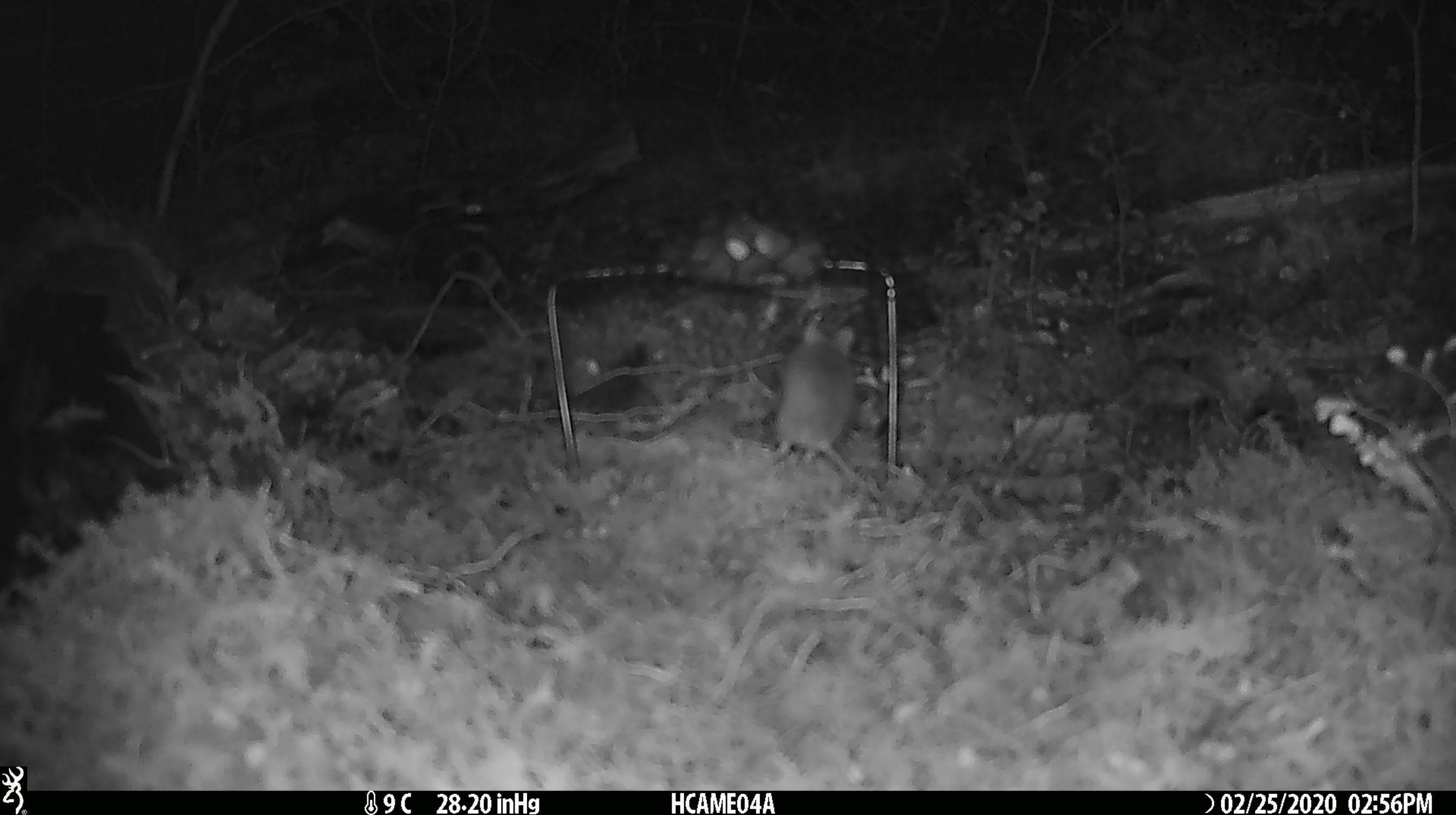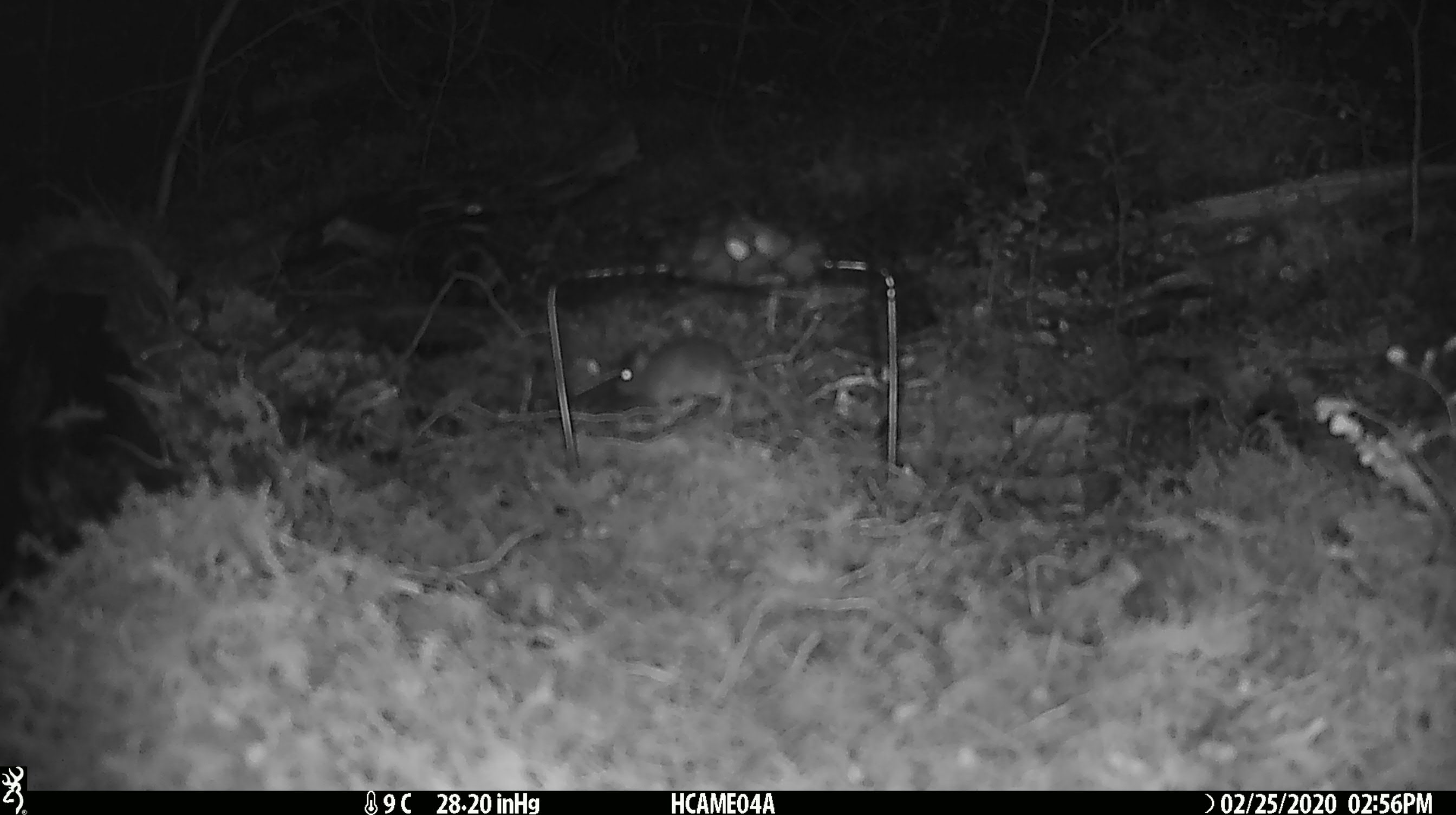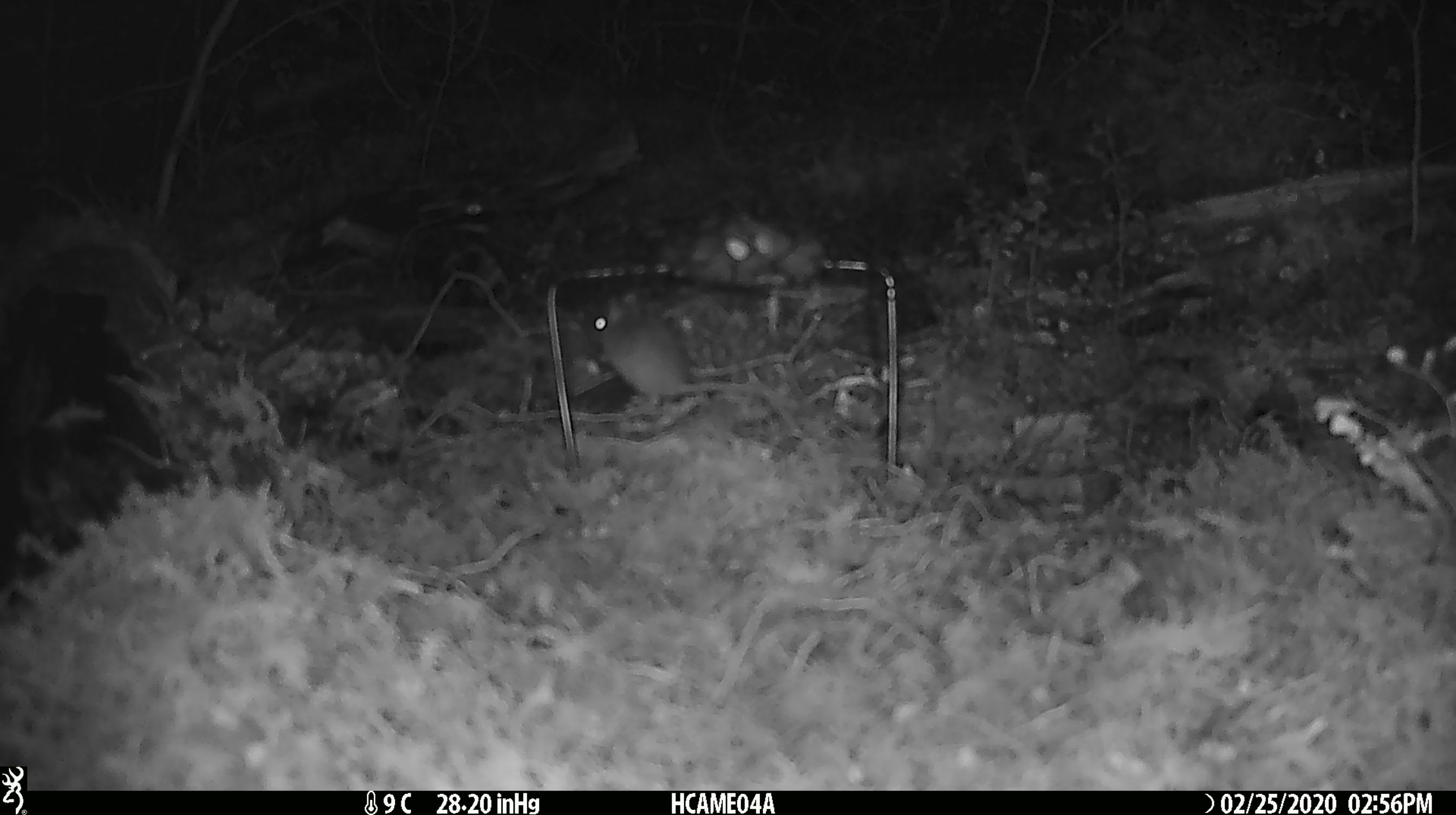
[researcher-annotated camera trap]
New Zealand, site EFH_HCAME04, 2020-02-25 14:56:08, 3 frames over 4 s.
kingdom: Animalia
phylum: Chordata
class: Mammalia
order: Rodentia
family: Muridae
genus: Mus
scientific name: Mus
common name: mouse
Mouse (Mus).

[WORK ITEM]:
Please reproduce the listing exactly, leaving out any pictures.

[WRITTEN SOLUTION]:
[researcher-annotated camera trap]
New Zealand, site EFH_HCAME04, 2020-02-25 14:56:08, 3 frames over 4 s.
kingdom: Animalia
phylum: Chordata
class: Mammalia
order: Rodentia
family: Muridae
genus: Mus
scientific name: Mus
common name: mouse
Mouse (Mus).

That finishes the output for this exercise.